Some of our customers could be adversely affected by
climate-related conditions which could have an impact on
our business.
Our business could be negatively impacted by adverse
changes in the creditworthiness of our customers and by
adverse changes in customer demand for our products and
services to the extent that our customers are negatively
impacted by climate-related physical changes and hazards or
by legislative and regulatory initiatives relating to climate
change or other conditions.
Our business and financial performance could be
adversely affected, directly or indirectly, by natural
disasters, by terrorist activities or by international
hostilities.
The impact of natural disasters, terrorist activities and
international hostilities cannot be predicted with respect to
severity or duration. However, any of these could impact us
directly (for example, by causing significant damage to our
facilities or preventing us from conducting our business in the
ordinary course), or could impact us indirectly through a
direct impact on our borrowers, depositors, other customers,
suppliers or other counterparties. We could also suffer adverse
consequences to the extent that natural disasters, terrorist
activities or international hostilities affect the economy and
capital and other financial markets generally. These types of
impacts could lead, for example, to an increase in
delinquencies, bankruptcies or defaults that could result in our
experiencing higher levels of nonperforming assets, net
charge-offs and provisions for credit losses.

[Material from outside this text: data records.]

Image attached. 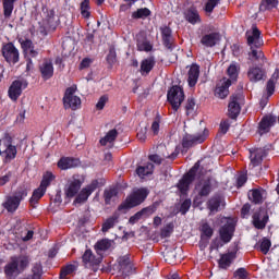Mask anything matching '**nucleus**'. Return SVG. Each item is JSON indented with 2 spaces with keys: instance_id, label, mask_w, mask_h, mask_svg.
Listing matches in <instances>:
<instances>
[{
  "instance_id": "1",
  "label": "nucleus",
  "mask_w": 279,
  "mask_h": 279,
  "mask_svg": "<svg viewBox=\"0 0 279 279\" xmlns=\"http://www.w3.org/2000/svg\"><path fill=\"white\" fill-rule=\"evenodd\" d=\"M97 186H99V182L94 180L90 184L82 189V181L73 177L68 180L63 191L66 199H73V197H75L73 204L74 206H80V204L88 202V197L97 191Z\"/></svg>"
},
{
  "instance_id": "2",
  "label": "nucleus",
  "mask_w": 279,
  "mask_h": 279,
  "mask_svg": "<svg viewBox=\"0 0 279 279\" xmlns=\"http://www.w3.org/2000/svg\"><path fill=\"white\" fill-rule=\"evenodd\" d=\"M247 44L250 45L252 51L248 53V60L252 62L256 60H263L265 54L258 47H262L263 39L260 38V31L256 26L246 32ZM255 47V48H254Z\"/></svg>"
},
{
  "instance_id": "3",
  "label": "nucleus",
  "mask_w": 279,
  "mask_h": 279,
  "mask_svg": "<svg viewBox=\"0 0 279 279\" xmlns=\"http://www.w3.org/2000/svg\"><path fill=\"white\" fill-rule=\"evenodd\" d=\"M147 195H149V192L145 187L135 190L131 195L126 197L125 202L119 206V210H130V208L140 206V204L145 202Z\"/></svg>"
},
{
  "instance_id": "4",
  "label": "nucleus",
  "mask_w": 279,
  "mask_h": 279,
  "mask_svg": "<svg viewBox=\"0 0 279 279\" xmlns=\"http://www.w3.org/2000/svg\"><path fill=\"white\" fill-rule=\"evenodd\" d=\"M210 191H213V181L210 179L201 180L195 186L194 206H202L204 204L202 197H208Z\"/></svg>"
},
{
  "instance_id": "5",
  "label": "nucleus",
  "mask_w": 279,
  "mask_h": 279,
  "mask_svg": "<svg viewBox=\"0 0 279 279\" xmlns=\"http://www.w3.org/2000/svg\"><path fill=\"white\" fill-rule=\"evenodd\" d=\"M77 85H72L65 89V94L63 97V106L64 108H71V110H77L80 106H82V99L76 96Z\"/></svg>"
},
{
  "instance_id": "6",
  "label": "nucleus",
  "mask_w": 279,
  "mask_h": 279,
  "mask_svg": "<svg viewBox=\"0 0 279 279\" xmlns=\"http://www.w3.org/2000/svg\"><path fill=\"white\" fill-rule=\"evenodd\" d=\"M24 197H27V189L20 187L14 195L7 198V201L3 203V207L8 210V213H14L21 205V201Z\"/></svg>"
},
{
  "instance_id": "7",
  "label": "nucleus",
  "mask_w": 279,
  "mask_h": 279,
  "mask_svg": "<svg viewBox=\"0 0 279 279\" xmlns=\"http://www.w3.org/2000/svg\"><path fill=\"white\" fill-rule=\"evenodd\" d=\"M27 80L17 78L12 82L9 87L8 95L12 101H16L21 95H23V90L27 88Z\"/></svg>"
},
{
  "instance_id": "8",
  "label": "nucleus",
  "mask_w": 279,
  "mask_h": 279,
  "mask_svg": "<svg viewBox=\"0 0 279 279\" xmlns=\"http://www.w3.org/2000/svg\"><path fill=\"white\" fill-rule=\"evenodd\" d=\"M168 101L174 110H178L184 101V90L180 86H173L168 92Z\"/></svg>"
},
{
  "instance_id": "9",
  "label": "nucleus",
  "mask_w": 279,
  "mask_h": 279,
  "mask_svg": "<svg viewBox=\"0 0 279 279\" xmlns=\"http://www.w3.org/2000/svg\"><path fill=\"white\" fill-rule=\"evenodd\" d=\"M2 56L8 64H16L20 60L19 49L12 43L2 46Z\"/></svg>"
},
{
  "instance_id": "10",
  "label": "nucleus",
  "mask_w": 279,
  "mask_h": 279,
  "mask_svg": "<svg viewBox=\"0 0 279 279\" xmlns=\"http://www.w3.org/2000/svg\"><path fill=\"white\" fill-rule=\"evenodd\" d=\"M221 223H225L220 229V239L223 243H230L232 241V235L234 234V219L222 218Z\"/></svg>"
},
{
  "instance_id": "11",
  "label": "nucleus",
  "mask_w": 279,
  "mask_h": 279,
  "mask_svg": "<svg viewBox=\"0 0 279 279\" xmlns=\"http://www.w3.org/2000/svg\"><path fill=\"white\" fill-rule=\"evenodd\" d=\"M208 138V130L204 129L201 133L195 135H186L183 138V147H192L197 143H204Z\"/></svg>"
},
{
  "instance_id": "12",
  "label": "nucleus",
  "mask_w": 279,
  "mask_h": 279,
  "mask_svg": "<svg viewBox=\"0 0 279 279\" xmlns=\"http://www.w3.org/2000/svg\"><path fill=\"white\" fill-rule=\"evenodd\" d=\"M269 221V216L267 215V210L259 209L253 215V226L257 228V230L265 229L267 222Z\"/></svg>"
},
{
  "instance_id": "13",
  "label": "nucleus",
  "mask_w": 279,
  "mask_h": 279,
  "mask_svg": "<svg viewBox=\"0 0 279 279\" xmlns=\"http://www.w3.org/2000/svg\"><path fill=\"white\" fill-rule=\"evenodd\" d=\"M230 86H232V81L230 78L220 80L217 84L215 95L219 99H226V97L230 94V90L228 89Z\"/></svg>"
},
{
  "instance_id": "14",
  "label": "nucleus",
  "mask_w": 279,
  "mask_h": 279,
  "mask_svg": "<svg viewBox=\"0 0 279 279\" xmlns=\"http://www.w3.org/2000/svg\"><path fill=\"white\" fill-rule=\"evenodd\" d=\"M241 95L232 96L228 106L229 117L236 119L241 112Z\"/></svg>"
},
{
  "instance_id": "15",
  "label": "nucleus",
  "mask_w": 279,
  "mask_h": 279,
  "mask_svg": "<svg viewBox=\"0 0 279 279\" xmlns=\"http://www.w3.org/2000/svg\"><path fill=\"white\" fill-rule=\"evenodd\" d=\"M56 29V15L53 11H50L48 19L43 21V27H40L41 36H47L49 32H53Z\"/></svg>"
},
{
  "instance_id": "16",
  "label": "nucleus",
  "mask_w": 279,
  "mask_h": 279,
  "mask_svg": "<svg viewBox=\"0 0 279 279\" xmlns=\"http://www.w3.org/2000/svg\"><path fill=\"white\" fill-rule=\"evenodd\" d=\"M193 175H195V168L190 170V172L179 181L178 189L182 195L186 194L189 191V186H191V183L193 182Z\"/></svg>"
},
{
  "instance_id": "17",
  "label": "nucleus",
  "mask_w": 279,
  "mask_h": 279,
  "mask_svg": "<svg viewBox=\"0 0 279 279\" xmlns=\"http://www.w3.org/2000/svg\"><path fill=\"white\" fill-rule=\"evenodd\" d=\"M2 145H4V147H7L2 151L4 162H11V160H14L16 158V146L10 144V141H8V140H2Z\"/></svg>"
},
{
  "instance_id": "18",
  "label": "nucleus",
  "mask_w": 279,
  "mask_h": 279,
  "mask_svg": "<svg viewBox=\"0 0 279 279\" xmlns=\"http://www.w3.org/2000/svg\"><path fill=\"white\" fill-rule=\"evenodd\" d=\"M159 151H162L161 157L159 155H150L149 156V160H151V162H155V165H160L162 162V160H165V158H175V156H178V154L175 153H169V150L167 149L166 146H159Z\"/></svg>"
},
{
  "instance_id": "19",
  "label": "nucleus",
  "mask_w": 279,
  "mask_h": 279,
  "mask_svg": "<svg viewBox=\"0 0 279 279\" xmlns=\"http://www.w3.org/2000/svg\"><path fill=\"white\" fill-rule=\"evenodd\" d=\"M19 43L25 53V56H29L31 58H36L38 56V50L34 49V43L29 39L20 38Z\"/></svg>"
},
{
  "instance_id": "20",
  "label": "nucleus",
  "mask_w": 279,
  "mask_h": 279,
  "mask_svg": "<svg viewBox=\"0 0 279 279\" xmlns=\"http://www.w3.org/2000/svg\"><path fill=\"white\" fill-rule=\"evenodd\" d=\"M118 268L121 276H128L132 271V264H130V256L124 255L118 258Z\"/></svg>"
},
{
  "instance_id": "21",
  "label": "nucleus",
  "mask_w": 279,
  "mask_h": 279,
  "mask_svg": "<svg viewBox=\"0 0 279 279\" xmlns=\"http://www.w3.org/2000/svg\"><path fill=\"white\" fill-rule=\"evenodd\" d=\"M39 71L44 80H50V77H53V63L51 60H44L39 65Z\"/></svg>"
},
{
  "instance_id": "22",
  "label": "nucleus",
  "mask_w": 279,
  "mask_h": 279,
  "mask_svg": "<svg viewBox=\"0 0 279 279\" xmlns=\"http://www.w3.org/2000/svg\"><path fill=\"white\" fill-rule=\"evenodd\" d=\"M274 123H276V118L271 117V116H266L262 119V121L259 122V126H258V134H260V136H263V134H267V132H269L271 125H274Z\"/></svg>"
},
{
  "instance_id": "23",
  "label": "nucleus",
  "mask_w": 279,
  "mask_h": 279,
  "mask_svg": "<svg viewBox=\"0 0 279 279\" xmlns=\"http://www.w3.org/2000/svg\"><path fill=\"white\" fill-rule=\"evenodd\" d=\"M219 40H221V35H219V33H210L203 36L201 43L205 47H215Z\"/></svg>"
},
{
  "instance_id": "24",
  "label": "nucleus",
  "mask_w": 279,
  "mask_h": 279,
  "mask_svg": "<svg viewBox=\"0 0 279 279\" xmlns=\"http://www.w3.org/2000/svg\"><path fill=\"white\" fill-rule=\"evenodd\" d=\"M247 77L250 82H260L265 77V71L258 66H251L247 72Z\"/></svg>"
},
{
  "instance_id": "25",
  "label": "nucleus",
  "mask_w": 279,
  "mask_h": 279,
  "mask_svg": "<svg viewBox=\"0 0 279 279\" xmlns=\"http://www.w3.org/2000/svg\"><path fill=\"white\" fill-rule=\"evenodd\" d=\"M265 156H266V153H265V149L263 148L251 150V155H250L251 165L253 167H258V165L263 162V158H265Z\"/></svg>"
},
{
  "instance_id": "26",
  "label": "nucleus",
  "mask_w": 279,
  "mask_h": 279,
  "mask_svg": "<svg viewBox=\"0 0 279 279\" xmlns=\"http://www.w3.org/2000/svg\"><path fill=\"white\" fill-rule=\"evenodd\" d=\"M236 258V252L232 251L226 254H222L219 259V267L221 269H228L230 265H232V262Z\"/></svg>"
},
{
  "instance_id": "27",
  "label": "nucleus",
  "mask_w": 279,
  "mask_h": 279,
  "mask_svg": "<svg viewBox=\"0 0 279 279\" xmlns=\"http://www.w3.org/2000/svg\"><path fill=\"white\" fill-rule=\"evenodd\" d=\"M80 165V160L73 159L71 157H62L58 161L59 169L66 171V169H73V167H77Z\"/></svg>"
},
{
  "instance_id": "28",
  "label": "nucleus",
  "mask_w": 279,
  "mask_h": 279,
  "mask_svg": "<svg viewBox=\"0 0 279 279\" xmlns=\"http://www.w3.org/2000/svg\"><path fill=\"white\" fill-rule=\"evenodd\" d=\"M199 80V65L192 64L187 73L189 86H195Z\"/></svg>"
},
{
  "instance_id": "29",
  "label": "nucleus",
  "mask_w": 279,
  "mask_h": 279,
  "mask_svg": "<svg viewBox=\"0 0 279 279\" xmlns=\"http://www.w3.org/2000/svg\"><path fill=\"white\" fill-rule=\"evenodd\" d=\"M184 17L187 23H191L192 25H195V23H199V13L197 12L196 8L192 7L185 10Z\"/></svg>"
},
{
  "instance_id": "30",
  "label": "nucleus",
  "mask_w": 279,
  "mask_h": 279,
  "mask_svg": "<svg viewBox=\"0 0 279 279\" xmlns=\"http://www.w3.org/2000/svg\"><path fill=\"white\" fill-rule=\"evenodd\" d=\"M83 262L85 263L86 267H95V265H99V263H101L99 258H95V255H93V251L90 250L85 251Z\"/></svg>"
},
{
  "instance_id": "31",
  "label": "nucleus",
  "mask_w": 279,
  "mask_h": 279,
  "mask_svg": "<svg viewBox=\"0 0 279 279\" xmlns=\"http://www.w3.org/2000/svg\"><path fill=\"white\" fill-rule=\"evenodd\" d=\"M279 80V70L275 71L270 77V80L267 83L266 90L268 94V97H271L276 90V84H278Z\"/></svg>"
},
{
  "instance_id": "32",
  "label": "nucleus",
  "mask_w": 279,
  "mask_h": 279,
  "mask_svg": "<svg viewBox=\"0 0 279 279\" xmlns=\"http://www.w3.org/2000/svg\"><path fill=\"white\" fill-rule=\"evenodd\" d=\"M151 173H154V165L147 162L144 166H138L136 168V174L138 175V178H147V175H151Z\"/></svg>"
},
{
  "instance_id": "33",
  "label": "nucleus",
  "mask_w": 279,
  "mask_h": 279,
  "mask_svg": "<svg viewBox=\"0 0 279 279\" xmlns=\"http://www.w3.org/2000/svg\"><path fill=\"white\" fill-rule=\"evenodd\" d=\"M161 36L163 40V45L171 49V45H173V37L171 36V28L163 26L161 27Z\"/></svg>"
},
{
  "instance_id": "34",
  "label": "nucleus",
  "mask_w": 279,
  "mask_h": 279,
  "mask_svg": "<svg viewBox=\"0 0 279 279\" xmlns=\"http://www.w3.org/2000/svg\"><path fill=\"white\" fill-rule=\"evenodd\" d=\"M46 193H47V190L39 185V187H37L33 192V195H32V197L29 199L31 206H36V204H38V202H40V199L45 196Z\"/></svg>"
},
{
  "instance_id": "35",
  "label": "nucleus",
  "mask_w": 279,
  "mask_h": 279,
  "mask_svg": "<svg viewBox=\"0 0 279 279\" xmlns=\"http://www.w3.org/2000/svg\"><path fill=\"white\" fill-rule=\"evenodd\" d=\"M156 64V61L154 58L144 59L141 63V73L142 75H148L154 69V65Z\"/></svg>"
},
{
  "instance_id": "36",
  "label": "nucleus",
  "mask_w": 279,
  "mask_h": 279,
  "mask_svg": "<svg viewBox=\"0 0 279 279\" xmlns=\"http://www.w3.org/2000/svg\"><path fill=\"white\" fill-rule=\"evenodd\" d=\"M117 136H119L117 130L109 131L104 138L100 140V145H112V143L117 141Z\"/></svg>"
},
{
  "instance_id": "37",
  "label": "nucleus",
  "mask_w": 279,
  "mask_h": 279,
  "mask_svg": "<svg viewBox=\"0 0 279 279\" xmlns=\"http://www.w3.org/2000/svg\"><path fill=\"white\" fill-rule=\"evenodd\" d=\"M19 264L16 262V257H13L11 263H9L4 268V274L7 276H14V274H19Z\"/></svg>"
},
{
  "instance_id": "38",
  "label": "nucleus",
  "mask_w": 279,
  "mask_h": 279,
  "mask_svg": "<svg viewBox=\"0 0 279 279\" xmlns=\"http://www.w3.org/2000/svg\"><path fill=\"white\" fill-rule=\"evenodd\" d=\"M250 199L254 202V204H260L265 197V191L263 190H253L248 195Z\"/></svg>"
},
{
  "instance_id": "39",
  "label": "nucleus",
  "mask_w": 279,
  "mask_h": 279,
  "mask_svg": "<svg viewBox=\"0 0 279 279\" xmlns=\"http://www.w3.org/2000/svg\"><path fill=\"white\" fill-rule=\"evenodd\" d=\"M14 1L16 0H3V14L4 19H10L14 10Z\"/></svg>"
},
{
  "instance_id": "40",
  "label": "nucleus",
  "mask_w": 279,
  "mask_h": 279,
  "mask_svg": "<svg viewBox=\"0 0 279 279\" xmlns=\"http://www.w3.org/2000/svg\"><path fill=\"white\" fill-rule=\"evenodd\" d=\"M222 204L223 201L221 199V196H216L208 202V208L210 213H217V210H219V206H221Z\"/></svg>"
},
{
  "instance_id": "41",
  "label": "nucleus",
  "mask_w": 279,
  "mask_h": 279,
  "mask_svg": "<svg viewBox=\"0 0 279 279\" xmlns=\"http://www.w3.org/2000/svg\"><path fill=\"white\" fill-rule=\"evenodd\" d=\"M110 247H112V241L108 239L100 240L95 245V250L98 252H106V250H110Z\"/></svg>"
},
{
  "instance_id": "42",
  "label": "nucleus",
  "mask_w": 279,
  "mask_h": 279,
  "mask_svg": "<svg viewBox=\"0 0 279 279\" xmlns=\"http://www.w3.org/2000/svg\"><path fill=\"white\" fill-rule=\"evenodd\" d=\"M227 73L232 82H236V77H239V64L231 63Z\"/></svg>"
},
{
  "instance_id": "43",
  "label": "nucleus",
  "mask_w": 279,
  "mask_h": 279,
  "mask_svg": "<svg viewBox=\"0 0 279 279\" xmlns=\"http://www.w3.org/2000/svg\"><path fill=\"white\" fill-rule=\"evenodd\" d=\"M54 180H56V175H53V173L46 172L43 177V180L39 186H41L47 191V186H49V184H51V182H53Z\"/></svg>"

Our ability to mitigate the adverse consequences of such
occurrences is in part dependent on the quality of our
resiliency planning, including our ability to anticipate the
nature of any such event that occurs. The adverse impact of
natural disasters or terrorist activities or international
hostilities also could be increased to the extent that there is a
lack of preparedness on the part of national or regional
emergency responders or on the part of other organizations
and businesses that we deal with, particularly those that we
depend upon.
ITEM
1
B
UNRESOLVED STAFF COMMENTS
There are no SEC staff comments regarding PNC’s periodic or
current reports under the Exchange Act that are pending
resolution.
ITEM
2–
PROPERTIES
Our executive and administrative offices are located at One
PNC Plaza, Pittsburgh, Pennsylvania. The thirty-story
structure is owned by PNC Bank, N.A.
We own or lease numerous other premises for use in
conducting business activities, including operations centers,
offices, and branch and other facilities. We consider the
facilities owned or occupied under lease by our subsidiaries to
be adequate. We include here by reference the additional
information regarding our properties in Note 11 Premises,
Equipment and Leasehold Improvements in the Notes To
Consolidated Financial Statements in Item 8 of this Report.